# A maior acumulação de neve registada na Serra da estrela



## Rainy (13 Fev 2011 às 14:50)

Gostava de saber quando se registaram as maiores acumulações de neve na serra.
E a sua altura máx desde que se faz registos meteorológicos!


----------



## Jorge_scp (13 Fev 2011 às 15:41)

A maior acumulação não sei, mas em Fevereiro de 2009 assisti com os meus próprios olhos acumulações com pelo menos 3 metros nalguns locais:

http://www.meteopt.com/forum/portugal/serra-da-estrela-11-02-09-13-02-09-a-3118.html


----------



## Mário Barros (13 Fev 2011 às 17:06)

Penso que seja complicado ter-se certezas de tal coisa, mas possivelmente os maiores recordes devem ter sido nos anos 60 e 70 que foram anos frios e muito húmidos, quando a torre era ocupada e continha a estação meteorológica talvez fosse possível saber-se isso pois estava lá sempre um observador, mas desde que foi abandonada os registos deixaram de se fazer, logo estamos há procura de uma agulha num palheiro.


----------



## stormy (13 Fev 2011 às 21:26)

Por ser uma montanha perto do mar e facilmente influenciada por sistemas depressionarios no Inverno, a Serra da Estrela terá condições, a meu ver, para ter records de acumulação de neve entre os 3 e os 5m...

Como é uma montanha situada praticamente a uma latitude subtropical ( 40ºN) , a interacção entre as perturbações da frente polar com o ambiente relativamente energetico nestas latitudes causa com alguma frequencia episodios de precipitação extrema, que no caso de haver algum frio em altura pode causar grandes nevões...mas o grande senão é que tais episodios são regularmente curtos e efemeros pois tambem é comum haver periodos quentes no Inverno ás nossas latitudes.


----------



## Fil (13 Fev 2011 às 23:39)

Atendendo só aos últimos tempos, já li que houve grandes acumulações no inverno de 1995/1996. 



stormy disse:


> Por ser uma montanha perto do mar e facilmente influenciada por sistemas depressionarios no Inverno, a Serra da Estrela terá condições, a meu ver, para ter records de acumulação de neve entre os 3 e os 5m...
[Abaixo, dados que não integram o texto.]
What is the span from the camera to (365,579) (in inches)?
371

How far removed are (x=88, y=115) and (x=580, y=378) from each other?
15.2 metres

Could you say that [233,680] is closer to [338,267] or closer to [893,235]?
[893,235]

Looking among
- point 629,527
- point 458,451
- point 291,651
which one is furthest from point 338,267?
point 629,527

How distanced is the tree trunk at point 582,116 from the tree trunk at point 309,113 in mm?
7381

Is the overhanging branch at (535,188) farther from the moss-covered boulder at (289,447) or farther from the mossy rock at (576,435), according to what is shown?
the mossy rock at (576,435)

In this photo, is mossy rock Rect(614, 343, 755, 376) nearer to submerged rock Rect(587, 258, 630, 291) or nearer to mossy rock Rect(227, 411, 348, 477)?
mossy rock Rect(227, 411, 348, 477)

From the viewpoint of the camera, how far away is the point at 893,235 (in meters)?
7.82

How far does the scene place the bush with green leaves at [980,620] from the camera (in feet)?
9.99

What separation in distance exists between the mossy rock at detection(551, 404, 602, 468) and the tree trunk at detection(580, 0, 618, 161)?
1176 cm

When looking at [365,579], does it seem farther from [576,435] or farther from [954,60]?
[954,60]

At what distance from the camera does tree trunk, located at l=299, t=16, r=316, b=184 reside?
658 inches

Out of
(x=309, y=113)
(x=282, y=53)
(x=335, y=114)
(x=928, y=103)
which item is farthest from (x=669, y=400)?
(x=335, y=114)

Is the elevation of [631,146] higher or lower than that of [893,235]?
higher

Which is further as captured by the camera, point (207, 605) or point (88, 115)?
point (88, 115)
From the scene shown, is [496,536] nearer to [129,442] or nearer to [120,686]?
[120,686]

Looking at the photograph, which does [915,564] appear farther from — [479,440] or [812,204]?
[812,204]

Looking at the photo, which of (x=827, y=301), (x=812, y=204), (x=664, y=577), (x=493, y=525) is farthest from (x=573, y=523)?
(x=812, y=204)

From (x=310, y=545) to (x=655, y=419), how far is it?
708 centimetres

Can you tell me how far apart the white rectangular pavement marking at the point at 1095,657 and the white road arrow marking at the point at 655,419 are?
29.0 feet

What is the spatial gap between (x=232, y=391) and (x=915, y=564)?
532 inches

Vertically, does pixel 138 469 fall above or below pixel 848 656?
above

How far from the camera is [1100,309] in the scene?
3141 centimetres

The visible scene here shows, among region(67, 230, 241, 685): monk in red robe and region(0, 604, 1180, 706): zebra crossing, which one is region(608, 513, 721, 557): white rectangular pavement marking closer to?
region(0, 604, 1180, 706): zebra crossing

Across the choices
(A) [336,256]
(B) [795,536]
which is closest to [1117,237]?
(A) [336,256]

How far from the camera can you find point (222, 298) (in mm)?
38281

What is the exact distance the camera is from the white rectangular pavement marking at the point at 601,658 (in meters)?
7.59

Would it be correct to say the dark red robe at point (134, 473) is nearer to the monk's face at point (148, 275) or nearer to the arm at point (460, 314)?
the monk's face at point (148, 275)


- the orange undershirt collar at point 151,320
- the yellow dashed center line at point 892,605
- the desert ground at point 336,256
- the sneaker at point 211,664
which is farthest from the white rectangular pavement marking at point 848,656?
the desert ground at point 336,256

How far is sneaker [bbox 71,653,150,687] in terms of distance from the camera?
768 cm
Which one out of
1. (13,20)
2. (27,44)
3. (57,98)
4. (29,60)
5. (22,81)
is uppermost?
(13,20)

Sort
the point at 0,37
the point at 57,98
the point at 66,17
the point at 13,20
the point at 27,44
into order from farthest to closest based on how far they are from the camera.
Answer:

De certeza que a Serra da Estrela já caíram bem mais de 5 m. Se até aqui perto se atingiram espessuras de 8 m em finais de Fevereiro de 1956... E a zona da Serra da Estrela é bem mais alta e pluviosa. A 1600 m as Penhas da Saúde têm uma média de 1200 mm nos 3 meses invernais.


----------



## actioman (13 Fev 2011 às 23:41)

Fil disse:


> Atendendo só aos últimos tempos, já li que houve grandes acumulações no inverno de 1995/1996.
> 
> 
> 
> De certeza que a Serra da Estrela já caíram bem mais de 5 m. Se até aqui perto se atingiram espessuras de 8 m em finais de Fevereiro de 1956... E a zona da Serra da Estrela é bem mais alta e pluviosa. A 1600 m as Penhas da Saúde têm uma média de 1200 mm nos 3 meses invernais.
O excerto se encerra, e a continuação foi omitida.